TASK BRIEF: Rewrite the data starting at its beginning and ending at the line that contains "209 centimetres", with "distance" changed to "separation" and everything else left as it is.

RECORDS SUPPLIED:
● ● ● ● ●

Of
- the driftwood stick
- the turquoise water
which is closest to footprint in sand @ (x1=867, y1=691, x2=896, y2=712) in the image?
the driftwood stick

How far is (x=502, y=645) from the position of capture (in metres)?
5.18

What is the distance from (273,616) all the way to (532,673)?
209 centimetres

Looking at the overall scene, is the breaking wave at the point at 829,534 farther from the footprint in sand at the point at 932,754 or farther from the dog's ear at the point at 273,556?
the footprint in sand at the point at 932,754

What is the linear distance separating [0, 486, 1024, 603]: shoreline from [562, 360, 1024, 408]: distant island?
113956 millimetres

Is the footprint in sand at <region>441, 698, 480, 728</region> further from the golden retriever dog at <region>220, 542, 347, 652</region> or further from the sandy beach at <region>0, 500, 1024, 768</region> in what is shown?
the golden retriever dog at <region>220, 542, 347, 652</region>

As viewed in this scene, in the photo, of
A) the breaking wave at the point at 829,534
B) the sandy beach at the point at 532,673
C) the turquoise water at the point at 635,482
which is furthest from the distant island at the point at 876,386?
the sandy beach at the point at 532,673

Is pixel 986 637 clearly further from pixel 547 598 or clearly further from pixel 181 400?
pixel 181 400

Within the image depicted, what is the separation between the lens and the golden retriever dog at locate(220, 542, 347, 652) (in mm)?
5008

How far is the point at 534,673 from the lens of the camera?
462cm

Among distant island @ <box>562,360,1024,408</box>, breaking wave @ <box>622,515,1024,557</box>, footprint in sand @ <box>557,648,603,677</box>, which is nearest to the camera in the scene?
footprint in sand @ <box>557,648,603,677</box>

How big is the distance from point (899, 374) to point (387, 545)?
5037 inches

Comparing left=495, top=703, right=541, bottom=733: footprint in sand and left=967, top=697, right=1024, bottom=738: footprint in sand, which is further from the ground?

● ● ● ● ●

TASK SOLUTION:
Of
- the driftwood stick
- the turquoise water
which is closest to footprint in sand @ (x1=867, y1=691, x2=896, y2=712) in the image?
the driftwood stick

How far is (x=502, y=645) from the position of capture (in metres)?
5.18

What is the separation from (273,616) all the way to (532,673)?
209 centimetres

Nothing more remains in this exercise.